Clean Water Act (CWA: US)


By Michael J. Lynch, University of South Florida, FL


The Clean Water Act (CWA) contains the major federal regulations governing water pollution in the US. The CWA was originally passed in 1972 under the title Federal Water Pollution Control Act Amendments of 1972 (FWPCA; Public Law 92-500; CWA Link).

The first federal regulation to control water pollution was the Federal Water Pollution Control Act of 1948 ( Federal WPCA; Public Law 845). The history of amendments to this Act and the creating of joining legislation is complex, and thus here were restrict commentary to the FWPCA also known as the Clean Water Act and its related Acts, the Clean Water Act of 1977 and the Water Quality Control Act of 1987.

The purpose of the 1972 FWPCA was to prevent and/or eliminate pollution discharges into waterway (defined in the Statute as “navigable waterways) by the year 1985, and to establish water quality levels that were defined as “fishable” and “swimmable” and which also protected wildlife by 1983. These standards have yet to be met in the US.

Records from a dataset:

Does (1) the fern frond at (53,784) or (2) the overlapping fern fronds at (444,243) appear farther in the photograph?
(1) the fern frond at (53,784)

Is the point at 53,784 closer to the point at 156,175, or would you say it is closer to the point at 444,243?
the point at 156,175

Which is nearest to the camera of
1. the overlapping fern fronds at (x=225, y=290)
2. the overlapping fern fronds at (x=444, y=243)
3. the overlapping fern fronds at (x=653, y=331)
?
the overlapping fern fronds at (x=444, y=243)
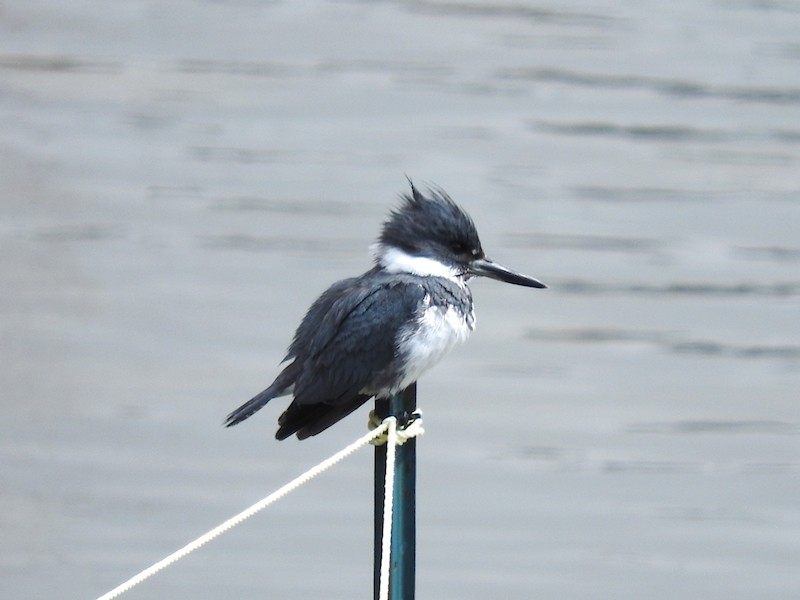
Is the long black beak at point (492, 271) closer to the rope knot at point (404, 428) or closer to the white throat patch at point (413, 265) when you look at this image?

* * *

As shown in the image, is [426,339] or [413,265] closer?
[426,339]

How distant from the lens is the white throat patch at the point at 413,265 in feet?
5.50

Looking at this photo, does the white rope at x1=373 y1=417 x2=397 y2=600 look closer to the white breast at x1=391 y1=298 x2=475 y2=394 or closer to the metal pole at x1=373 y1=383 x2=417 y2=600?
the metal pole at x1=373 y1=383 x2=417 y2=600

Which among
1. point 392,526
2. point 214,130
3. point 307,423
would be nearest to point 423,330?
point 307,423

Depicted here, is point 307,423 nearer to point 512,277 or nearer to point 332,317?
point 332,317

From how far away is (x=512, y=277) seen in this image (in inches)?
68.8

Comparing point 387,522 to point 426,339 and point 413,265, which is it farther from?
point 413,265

● **Assignment 1**
Translate this sentence from the article on the Clean Water Act into Spanish: "The Clean Water Act (CWA) contains the major federal regulations governing water pollution in the US."
● **Assignment 2**
According to the article on the Clean Water Act, what was the first federal regulation to control water pollution?
● **Assignment 3**
List every act in the article on the Clean Water Act whose full title includes a year.

● **Problem solution 1**
La Ley de Agua Limpia (CWA) contiene las principales regulaciones federales que rigen la contaminación del agua en los Estados Unidos.

● **Problem solution 2**
The Federal Water Pollution Control Act of 1948 (Public Law 845).

● **Problem solution 3**
- Federal Water Pollution Control Act Amendments of 1972
- Federal Water Pollution Control Act of 1948
- Clean Water Act of 1977
- Water Quality Control Act of 1987